--- Input Enclosed Below ---

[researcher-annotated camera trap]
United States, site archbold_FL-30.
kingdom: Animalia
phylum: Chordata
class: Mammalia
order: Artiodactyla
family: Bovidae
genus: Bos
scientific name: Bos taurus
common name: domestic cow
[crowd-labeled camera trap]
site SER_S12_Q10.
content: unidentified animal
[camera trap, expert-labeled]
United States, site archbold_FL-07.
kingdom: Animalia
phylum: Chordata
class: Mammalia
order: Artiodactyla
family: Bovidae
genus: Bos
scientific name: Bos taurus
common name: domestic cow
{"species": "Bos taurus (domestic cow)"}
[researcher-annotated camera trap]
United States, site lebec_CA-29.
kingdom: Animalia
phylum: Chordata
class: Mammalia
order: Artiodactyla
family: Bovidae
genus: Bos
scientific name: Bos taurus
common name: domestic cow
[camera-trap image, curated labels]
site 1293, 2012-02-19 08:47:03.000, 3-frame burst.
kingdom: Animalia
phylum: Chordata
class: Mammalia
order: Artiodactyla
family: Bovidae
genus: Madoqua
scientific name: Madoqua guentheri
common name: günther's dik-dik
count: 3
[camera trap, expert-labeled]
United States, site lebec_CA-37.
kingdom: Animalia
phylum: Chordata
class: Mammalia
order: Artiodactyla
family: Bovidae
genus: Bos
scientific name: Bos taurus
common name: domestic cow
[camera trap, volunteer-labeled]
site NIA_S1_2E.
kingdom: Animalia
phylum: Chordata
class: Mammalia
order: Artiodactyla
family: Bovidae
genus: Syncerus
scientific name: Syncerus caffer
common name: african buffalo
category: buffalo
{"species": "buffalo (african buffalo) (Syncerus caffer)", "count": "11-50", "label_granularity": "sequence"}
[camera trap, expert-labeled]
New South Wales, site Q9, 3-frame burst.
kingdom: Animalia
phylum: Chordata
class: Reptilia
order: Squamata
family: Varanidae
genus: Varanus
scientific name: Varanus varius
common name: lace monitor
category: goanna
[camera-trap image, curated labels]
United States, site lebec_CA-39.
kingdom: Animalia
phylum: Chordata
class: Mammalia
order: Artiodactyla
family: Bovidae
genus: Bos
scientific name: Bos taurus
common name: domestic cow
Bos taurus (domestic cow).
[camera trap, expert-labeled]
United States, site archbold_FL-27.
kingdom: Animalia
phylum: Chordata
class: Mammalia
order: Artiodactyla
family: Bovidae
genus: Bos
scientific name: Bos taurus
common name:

--- End of Enclosed Input ---

* _Exercise goal_: The records need to be copied exactly, with no line left out.

* _Exercise response_:
[researcher-annotated camera trap]
United States, site archbold_FL-30.
kingdom: Animalia
phylum: Chordata
class: Mammalia
order: Artiodactyla
family: Bovidae
genus: Bos
scientific name: Bos taurus
common name: domestic cow
[crowd-labeled camera trap]
site SER_S12_Q10.
content: unidentified animal
[camera trap, expert-labeled]
United States, site archbold_FL-07.
kingdom: Animalia
phylum: Chordata
class: Mammalia
order: Artiodactyla
family: Bovidae
genus: Bos
scientific name: Bos taurus
common name: domestic cow
{"species": "Bos taurus (domestic cow)"}
[researcher-annotated camera trap]
United States, site lebec_CA-29.
kingdom: Animalia
phylum: Chordata
class: Mammalia
order: Artiodactyla
family: Bovidae
genus: Bos
scientific name: Bos taurus
common name: domestic cow
[camera-trap image, curated labels]
site 1293, 2012-02-19 08:47:03.000, 3-frame burst.
kingdom: Animalia
phylum: Chordata
class: Mammalia
order: Artiodactyla
family: Bovidae
genus: Madoqua
scientific name: Madoqua guentheri
common name: günther's dik-dik
count: 3
[camera trap, expert-labeled]
United States, site lebec_CA-37.
kingdom: Animalia
phylum: Chordata
class: Mammalia
order: Artiodactyla
family: Bovidae
genus: Bos
scientific name: Bos taurus
common name: domestic cow
[camera trap, volunteer-labeled]
site NIA_S1_2E.
kingdom: Animalia
phylum: Chordata
class: Mammalia
order: Artiodactyla
family: Bovidae
genus: Syncerus
scientific name: Syncerus caffer
common name: african buffalo
category: buffalo
{"species": "buffalo (african buffalo) (Syncerus caffer)", "count": "11-50", "label_granularity": "sequence"}
[camera trap, expert-labeled]
New South Wales, site Q9, 3-frame burst.
kingdom: Animalia
phylum: Chordata
class: Reptilia
order: Squamata
family: Varanidae
genus: Varanus
scientific name: Varanus varius
common name: lace monitor
category: goanna
[camera-trap image, curated labels]
United States, site lebec_CA-39.
kingdom: Animalia
phylum: Chordata
class: Mammalia
order: Artiodactyla
family: Bovidae
genus: Bos
scientific name: Bos taurus
common name: domestic cow
Bos taurus (domestic cow).
[camera trap, expert-labeled]
United States, site archbold_FL-27.
kingdom: Animalia
phylum: Chordata
class: Mammalia
order: Artiodactyla
family: Bovidae
genus: Bos
scientific name: Bos taurus
common name:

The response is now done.